* _What is needed_
Swap "compact" for "minified" in the records, beginning at the line that has "Segment regions of" and stopping at the end of the records. Reproduce those lines with nothing else changed, and leave the pictures out.

Records from a dataset
▽

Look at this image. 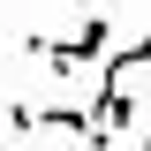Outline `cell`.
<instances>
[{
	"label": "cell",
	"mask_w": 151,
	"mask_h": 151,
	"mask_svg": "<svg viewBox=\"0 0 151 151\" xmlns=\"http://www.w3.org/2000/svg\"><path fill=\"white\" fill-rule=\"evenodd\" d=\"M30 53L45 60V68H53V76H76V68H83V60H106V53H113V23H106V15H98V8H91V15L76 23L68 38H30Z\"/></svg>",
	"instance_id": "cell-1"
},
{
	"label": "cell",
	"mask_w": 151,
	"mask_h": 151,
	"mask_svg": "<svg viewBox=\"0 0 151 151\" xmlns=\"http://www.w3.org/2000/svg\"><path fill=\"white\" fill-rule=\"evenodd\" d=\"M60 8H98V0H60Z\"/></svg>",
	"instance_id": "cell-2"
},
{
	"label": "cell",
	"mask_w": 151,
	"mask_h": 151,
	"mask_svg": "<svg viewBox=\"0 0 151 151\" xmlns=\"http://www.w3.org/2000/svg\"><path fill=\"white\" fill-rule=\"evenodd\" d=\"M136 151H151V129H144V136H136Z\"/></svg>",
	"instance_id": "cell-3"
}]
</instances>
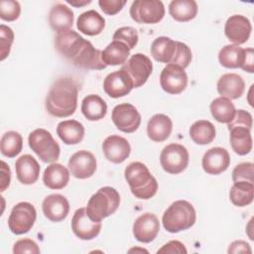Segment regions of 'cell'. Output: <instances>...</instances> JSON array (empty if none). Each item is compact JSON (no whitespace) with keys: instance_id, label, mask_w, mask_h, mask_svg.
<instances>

△

* _Output_
Segment regions of 'cell'. Output: <instances>...</instances> JSON array (empty if none). Each item is minified JSON (no whitespace) with keys: instance_id, label, mask_w, mask_h, mask_svg.
<instances>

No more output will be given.